### Supplied data
▬▬▬

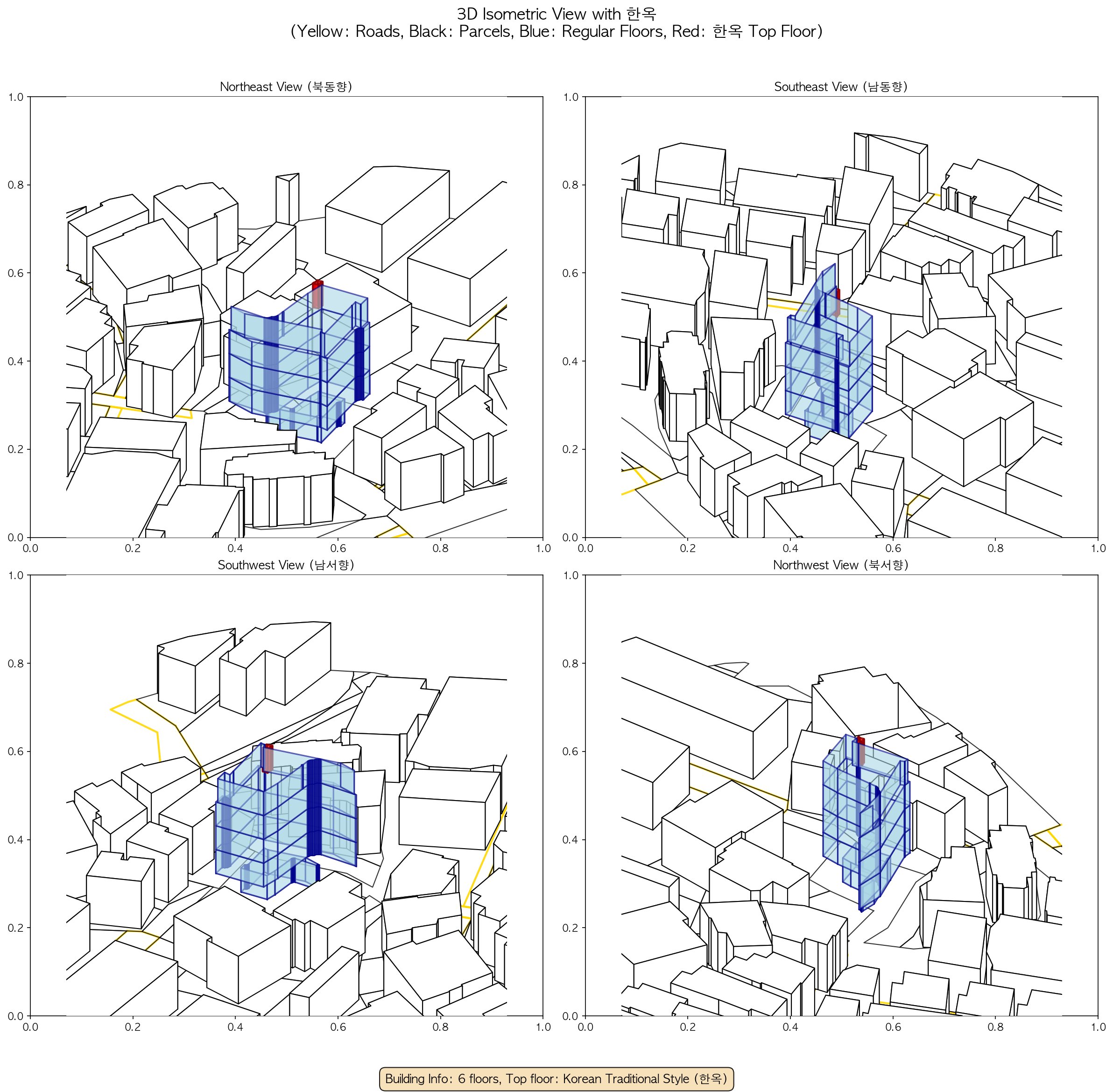 3D Isometric View with 한옥
(Yellow: Roads, Black: Parcels, Blue: Regular Floors, Red: 한옥 Top Floor)

Northeast View (북동향)

1.0
0.8
0.6
0.4
0.2
0.0
0.0 0.2 0.4 0.6 0.8 1.0

Southeast View (남동향)

1.0
0.8
0.6
0.4
0.2
0.0
0.0 0.2 0.4 0.6 0.8 1.0

Southwest View (남서향)

1.0
0.8
0.6
0.4
0.2
0.0
0.0 0.2 0.4 0.6 0.8 1.0

Northwest View (북서향)

1.0
0.8
0.6
0.4
0.2
0.0
0.0 0.2 0.4 0.6 0.8 1.0

Building Info: 6 floors, Top floor: Korean Traditional Style (한옥)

▬▬▬

Without the pictures, reproduce the entries exactly.

 3D Isometric View with 한옥
(Yellow: Roads, Black: Parcels, Blue: Regular Floors, Red: 한옥 Top Floor)

Northeast View (북동향)

1.0
0.8
0.6
0.4
0.2
0.0
0.0 0.2 0.4 0.6 0.8 1.0

Southeast View (남동향)

1.0
0.8
0.6
0.4
0.2
0.0
0.0 0.2 0.4 0.6 0.8 1.0

Southwest View (남서향)

1.0
0.8
0.6
0.4
0.2
0.0
0.0 0.2 0.4 0.6 0.8 1.0

Northwest View (북서향)

1.0
0.8
0.6
0.4
0.2
0.0
0.0 0.2 0.4 0.6 0.8 1.0

Building Info: 6 floors, Top floor: Korean Traditional Style (한옥)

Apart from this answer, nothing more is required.